Here in NY the goose season ends in a week the problem I have is my dog is really coming together now she's doing great but she just went into heat two days ago. I'm going out in the am but leaving her home, she seen me load the truck and knows tomarrows a hunt but she's in the bleeding stage of her heat, can I take her or should I leave her home? These are the last two days I can go out and I feel bad leaving her home.


----------



## nickle ditch (Aug 26, 2002)

Take her. I have two female labs and hunt them both during their heat. What i notice is perhaps a little less endurance and little more pig headed. But each heat cycle is different, some worse then others.


----------



## cedarsedge (Sep 21, 2006)

I would also take her along with, just make sure there isn't a male around. 

Dan


----------



## gonehuntin' (Jul 27, 2006)

It'll have no effect on HER at all. You may find males around your area you never knew existed. Sometimes they get a little "squirrely"; they may not sit to your whistles, etc.


----------



## fargodawg (Sep 20, 2005)

cut'em......
I always make sure to pay extra attention to my dog when she is in heat, be extra careful what I say around her...... leave money laying for her to find..... bring flowers...... just in case she works and remembers like the wife.

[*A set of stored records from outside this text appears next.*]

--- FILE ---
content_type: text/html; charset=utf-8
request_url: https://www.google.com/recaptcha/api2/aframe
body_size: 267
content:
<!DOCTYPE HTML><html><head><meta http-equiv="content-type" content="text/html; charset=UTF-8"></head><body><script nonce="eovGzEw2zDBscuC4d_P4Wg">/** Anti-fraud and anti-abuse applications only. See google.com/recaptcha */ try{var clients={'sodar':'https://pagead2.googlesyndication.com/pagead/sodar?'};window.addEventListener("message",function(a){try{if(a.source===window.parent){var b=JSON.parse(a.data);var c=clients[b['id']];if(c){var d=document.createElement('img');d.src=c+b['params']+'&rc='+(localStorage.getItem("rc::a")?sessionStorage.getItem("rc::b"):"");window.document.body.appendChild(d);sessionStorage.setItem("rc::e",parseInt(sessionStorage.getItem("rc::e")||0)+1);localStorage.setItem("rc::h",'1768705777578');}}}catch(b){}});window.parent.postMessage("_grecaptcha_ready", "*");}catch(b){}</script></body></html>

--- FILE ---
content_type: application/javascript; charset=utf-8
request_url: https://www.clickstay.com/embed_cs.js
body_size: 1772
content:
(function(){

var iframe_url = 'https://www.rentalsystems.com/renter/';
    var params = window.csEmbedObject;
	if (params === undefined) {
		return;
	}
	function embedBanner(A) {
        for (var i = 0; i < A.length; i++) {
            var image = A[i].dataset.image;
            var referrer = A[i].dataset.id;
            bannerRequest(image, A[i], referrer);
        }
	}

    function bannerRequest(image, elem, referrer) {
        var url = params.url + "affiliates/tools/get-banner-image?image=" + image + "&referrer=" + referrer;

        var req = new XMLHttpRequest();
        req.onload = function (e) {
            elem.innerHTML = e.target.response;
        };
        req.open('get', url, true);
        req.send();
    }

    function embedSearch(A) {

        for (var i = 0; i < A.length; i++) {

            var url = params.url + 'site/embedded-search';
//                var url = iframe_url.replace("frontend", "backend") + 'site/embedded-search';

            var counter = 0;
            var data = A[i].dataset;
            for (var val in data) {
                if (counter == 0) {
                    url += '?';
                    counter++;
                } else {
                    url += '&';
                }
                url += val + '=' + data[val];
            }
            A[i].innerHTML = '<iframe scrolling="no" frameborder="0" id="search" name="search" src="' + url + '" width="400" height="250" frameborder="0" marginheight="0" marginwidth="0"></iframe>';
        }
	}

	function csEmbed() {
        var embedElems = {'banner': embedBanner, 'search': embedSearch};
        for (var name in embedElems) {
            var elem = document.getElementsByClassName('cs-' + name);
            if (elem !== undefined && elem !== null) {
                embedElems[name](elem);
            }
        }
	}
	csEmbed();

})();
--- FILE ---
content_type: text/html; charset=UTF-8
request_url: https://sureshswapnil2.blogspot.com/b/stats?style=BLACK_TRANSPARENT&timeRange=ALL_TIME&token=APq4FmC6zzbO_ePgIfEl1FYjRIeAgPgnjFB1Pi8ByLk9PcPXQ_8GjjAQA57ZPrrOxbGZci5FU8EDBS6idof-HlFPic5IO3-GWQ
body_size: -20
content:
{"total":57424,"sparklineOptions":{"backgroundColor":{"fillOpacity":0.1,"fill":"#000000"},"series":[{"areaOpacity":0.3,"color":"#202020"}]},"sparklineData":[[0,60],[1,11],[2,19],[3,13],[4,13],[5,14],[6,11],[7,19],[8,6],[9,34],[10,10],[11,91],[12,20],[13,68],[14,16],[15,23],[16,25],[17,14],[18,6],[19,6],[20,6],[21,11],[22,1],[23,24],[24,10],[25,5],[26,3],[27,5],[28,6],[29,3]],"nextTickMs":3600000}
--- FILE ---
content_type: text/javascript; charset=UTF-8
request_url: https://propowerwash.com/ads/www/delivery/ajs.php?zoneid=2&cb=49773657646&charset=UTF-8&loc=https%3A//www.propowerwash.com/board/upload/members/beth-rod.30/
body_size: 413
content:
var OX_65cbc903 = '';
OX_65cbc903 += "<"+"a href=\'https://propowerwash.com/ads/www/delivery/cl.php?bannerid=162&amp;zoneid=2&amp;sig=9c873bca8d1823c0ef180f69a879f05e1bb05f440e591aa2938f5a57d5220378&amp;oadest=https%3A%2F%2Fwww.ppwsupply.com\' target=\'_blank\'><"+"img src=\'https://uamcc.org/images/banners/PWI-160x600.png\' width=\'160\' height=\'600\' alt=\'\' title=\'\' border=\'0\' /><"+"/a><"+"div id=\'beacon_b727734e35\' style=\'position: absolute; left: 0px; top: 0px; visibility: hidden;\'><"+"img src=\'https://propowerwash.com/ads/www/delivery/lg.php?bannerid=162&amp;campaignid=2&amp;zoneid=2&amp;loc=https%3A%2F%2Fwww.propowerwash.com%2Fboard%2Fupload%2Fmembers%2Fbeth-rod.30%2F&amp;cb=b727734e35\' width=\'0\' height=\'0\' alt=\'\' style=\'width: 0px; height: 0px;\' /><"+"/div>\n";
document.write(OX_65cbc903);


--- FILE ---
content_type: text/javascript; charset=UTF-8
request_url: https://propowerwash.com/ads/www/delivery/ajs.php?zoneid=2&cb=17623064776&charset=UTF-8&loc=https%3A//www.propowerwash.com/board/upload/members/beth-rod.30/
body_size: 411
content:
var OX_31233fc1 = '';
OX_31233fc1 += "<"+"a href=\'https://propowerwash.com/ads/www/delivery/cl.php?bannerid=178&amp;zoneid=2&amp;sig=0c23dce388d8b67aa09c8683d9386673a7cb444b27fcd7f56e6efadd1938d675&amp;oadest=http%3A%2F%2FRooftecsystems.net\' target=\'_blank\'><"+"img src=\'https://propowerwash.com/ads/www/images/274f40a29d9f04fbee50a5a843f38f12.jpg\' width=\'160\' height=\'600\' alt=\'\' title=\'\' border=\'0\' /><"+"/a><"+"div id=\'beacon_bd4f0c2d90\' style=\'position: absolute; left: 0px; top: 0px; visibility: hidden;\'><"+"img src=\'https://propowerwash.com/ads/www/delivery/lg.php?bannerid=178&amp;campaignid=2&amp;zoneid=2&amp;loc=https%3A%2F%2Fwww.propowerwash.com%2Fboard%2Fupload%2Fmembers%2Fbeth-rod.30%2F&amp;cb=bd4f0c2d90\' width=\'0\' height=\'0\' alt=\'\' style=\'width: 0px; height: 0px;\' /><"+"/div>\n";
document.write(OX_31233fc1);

she will be fine, I take my girl affield when she is in heat, she may have a case of the stupid pills now and again, but fine otherwise

good luck :beer:


----------



## cut'em (Oct 23, 2004)

Just what I wanted to hear! She's on her way with me in the am. I'm scheduled for an operation on thursday (stupid biopsy) so I can't hunt the last 4 days of the season and therefore I want my dog with me.


----------



## Mac (Jul 9, 2006)

Yep...take her huntin....nothing wrong with that....I hunt my female during her cycle...no problems...except they stop and pee every 5 minutes.


----------



## nickle ditch (Aug 26, 2002)

Mac said:


> ...except they stop and pee every 5 minutes.


 No kiddin, i swear they're going to dehydrate. :lol:


----------